NACHTS IM WEDDING : Revier markieren
Ich habe ja schon viel mit angehört, nachts auf unserer Straße. Pärchenkräche etwa, die mit den Worten endeten: „Wir haben nichts, gar nichts! Nicht mal Kinder! Nur deine Scheißsauferei.“ Oder welche, unter Männern, die etwa so klangen: „Ich schlag dich behindert!“ Dann bewegen sich in den benachbarten Häusern die Vorhänge, irgendwer öffnet ein Fenster und mischt sich verbal ein.

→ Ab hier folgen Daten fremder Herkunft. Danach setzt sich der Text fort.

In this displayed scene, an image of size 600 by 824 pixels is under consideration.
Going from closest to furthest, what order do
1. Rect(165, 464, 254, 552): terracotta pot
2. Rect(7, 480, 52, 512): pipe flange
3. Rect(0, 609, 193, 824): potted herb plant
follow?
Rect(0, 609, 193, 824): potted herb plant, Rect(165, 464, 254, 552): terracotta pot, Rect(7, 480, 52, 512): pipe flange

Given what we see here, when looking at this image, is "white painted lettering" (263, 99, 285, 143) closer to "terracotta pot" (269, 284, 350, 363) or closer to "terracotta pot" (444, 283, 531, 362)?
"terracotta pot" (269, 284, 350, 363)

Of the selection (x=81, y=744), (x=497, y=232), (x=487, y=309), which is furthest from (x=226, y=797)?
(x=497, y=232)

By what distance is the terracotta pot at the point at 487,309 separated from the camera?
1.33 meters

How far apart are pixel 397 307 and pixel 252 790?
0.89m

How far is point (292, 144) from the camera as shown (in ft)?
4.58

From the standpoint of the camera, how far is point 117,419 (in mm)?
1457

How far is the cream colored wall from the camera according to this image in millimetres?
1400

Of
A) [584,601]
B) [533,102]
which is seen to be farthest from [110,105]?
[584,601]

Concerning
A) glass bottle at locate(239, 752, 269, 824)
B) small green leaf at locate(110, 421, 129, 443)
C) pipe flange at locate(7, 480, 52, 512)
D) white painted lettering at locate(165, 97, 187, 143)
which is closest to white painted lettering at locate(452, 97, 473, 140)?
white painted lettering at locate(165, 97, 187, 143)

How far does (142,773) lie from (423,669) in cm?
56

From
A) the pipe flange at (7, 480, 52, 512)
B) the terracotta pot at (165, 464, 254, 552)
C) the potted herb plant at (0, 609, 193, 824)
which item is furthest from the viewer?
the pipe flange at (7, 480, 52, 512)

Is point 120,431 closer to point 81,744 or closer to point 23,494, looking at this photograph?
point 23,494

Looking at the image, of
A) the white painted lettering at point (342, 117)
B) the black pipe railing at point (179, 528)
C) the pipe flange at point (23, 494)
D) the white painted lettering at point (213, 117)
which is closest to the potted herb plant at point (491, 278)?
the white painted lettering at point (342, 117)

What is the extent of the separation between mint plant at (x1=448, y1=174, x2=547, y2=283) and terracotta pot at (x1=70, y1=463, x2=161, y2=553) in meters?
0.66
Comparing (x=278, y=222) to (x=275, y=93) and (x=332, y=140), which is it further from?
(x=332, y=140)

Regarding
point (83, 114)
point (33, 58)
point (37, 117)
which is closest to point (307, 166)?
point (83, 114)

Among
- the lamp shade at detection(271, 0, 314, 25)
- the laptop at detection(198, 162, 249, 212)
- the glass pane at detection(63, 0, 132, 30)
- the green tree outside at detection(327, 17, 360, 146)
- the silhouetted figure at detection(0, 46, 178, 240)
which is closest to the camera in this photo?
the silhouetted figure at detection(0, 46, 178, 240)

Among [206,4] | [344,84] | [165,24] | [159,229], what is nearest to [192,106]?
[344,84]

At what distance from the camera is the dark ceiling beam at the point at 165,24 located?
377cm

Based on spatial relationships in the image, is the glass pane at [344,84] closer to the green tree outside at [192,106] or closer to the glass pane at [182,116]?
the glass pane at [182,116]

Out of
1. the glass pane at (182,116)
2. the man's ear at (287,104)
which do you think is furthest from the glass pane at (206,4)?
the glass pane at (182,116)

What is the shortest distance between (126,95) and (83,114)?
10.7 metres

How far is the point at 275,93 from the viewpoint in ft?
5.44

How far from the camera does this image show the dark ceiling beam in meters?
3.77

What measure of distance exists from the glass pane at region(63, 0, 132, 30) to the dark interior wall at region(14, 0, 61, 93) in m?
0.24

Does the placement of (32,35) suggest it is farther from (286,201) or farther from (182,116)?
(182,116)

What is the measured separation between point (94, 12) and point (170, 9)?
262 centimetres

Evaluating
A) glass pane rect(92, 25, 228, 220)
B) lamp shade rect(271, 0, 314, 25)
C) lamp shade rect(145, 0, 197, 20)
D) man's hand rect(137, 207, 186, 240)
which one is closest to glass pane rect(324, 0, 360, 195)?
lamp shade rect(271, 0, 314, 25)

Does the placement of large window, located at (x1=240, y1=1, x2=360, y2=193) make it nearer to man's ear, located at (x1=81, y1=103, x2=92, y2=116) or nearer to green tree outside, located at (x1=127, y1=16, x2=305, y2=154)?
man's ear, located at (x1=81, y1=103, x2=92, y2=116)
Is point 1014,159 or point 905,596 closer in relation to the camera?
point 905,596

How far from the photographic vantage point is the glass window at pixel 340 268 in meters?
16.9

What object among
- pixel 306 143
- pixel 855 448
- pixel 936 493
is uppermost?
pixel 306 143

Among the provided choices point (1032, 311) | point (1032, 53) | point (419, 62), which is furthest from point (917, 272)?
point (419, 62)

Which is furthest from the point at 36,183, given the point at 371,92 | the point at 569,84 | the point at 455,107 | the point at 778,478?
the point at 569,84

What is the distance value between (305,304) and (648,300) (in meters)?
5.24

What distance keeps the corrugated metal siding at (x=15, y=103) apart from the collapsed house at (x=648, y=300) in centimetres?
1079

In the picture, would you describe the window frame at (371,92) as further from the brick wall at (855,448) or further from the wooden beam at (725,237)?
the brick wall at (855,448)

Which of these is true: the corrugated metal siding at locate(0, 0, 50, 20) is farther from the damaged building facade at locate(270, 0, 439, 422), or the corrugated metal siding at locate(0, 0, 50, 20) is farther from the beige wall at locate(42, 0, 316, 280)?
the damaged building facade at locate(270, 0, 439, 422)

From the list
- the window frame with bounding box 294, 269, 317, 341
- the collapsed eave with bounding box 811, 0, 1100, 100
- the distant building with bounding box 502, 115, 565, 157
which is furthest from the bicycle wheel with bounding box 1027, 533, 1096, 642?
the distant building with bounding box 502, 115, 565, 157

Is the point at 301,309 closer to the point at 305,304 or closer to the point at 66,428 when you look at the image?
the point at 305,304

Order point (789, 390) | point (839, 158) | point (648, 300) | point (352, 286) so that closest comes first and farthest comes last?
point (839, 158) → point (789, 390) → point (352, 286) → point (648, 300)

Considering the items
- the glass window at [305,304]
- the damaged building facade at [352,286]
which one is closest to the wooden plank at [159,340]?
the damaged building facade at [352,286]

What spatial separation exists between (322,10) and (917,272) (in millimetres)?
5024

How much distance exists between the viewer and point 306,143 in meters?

Oder ein paar Mutige gehen runter und bringen die Streitenden zur Raison. Wenn es ganz schlimm wird, ruft einer die Polizei. Aber das ist erst ein, zweimal passiert, seitdem ich hier wohne.
In dieser Nacht aber tönt etwas anderes durch die Straße. Es hört sich an wie Kinderstimmen. Kinderstimmen? Moment mal. Ein Blick auf die Uhr zeigt 2.30 Uhr. Ein bisschen spät, finde ich und wanke, in eine Decke gewickelt, zum Fenster. Unten auf der Straße steht eine Familie um ein Auto herum. Mutter dirigiert die beiden Kinder gen Haustür, Vater lädt Koffer aus Kofferraum. Urlaubsheimkehrer.
Ich atme die warme Nachtluft und gucke ihnen ein bisschen zu. Stelle mir ihren Urlaub in der Türkei vor. Das Meer, selbst gemachte Baklava, süße Melone und Kernweitspucken. Und den muffigen Zuhausegeruch der eigenen Wohnung, in der die letzten Wochen niemand war. Nicht einmal die Lieblingsstofftiere der Kinder, die haben sie unter den Arm gepresst.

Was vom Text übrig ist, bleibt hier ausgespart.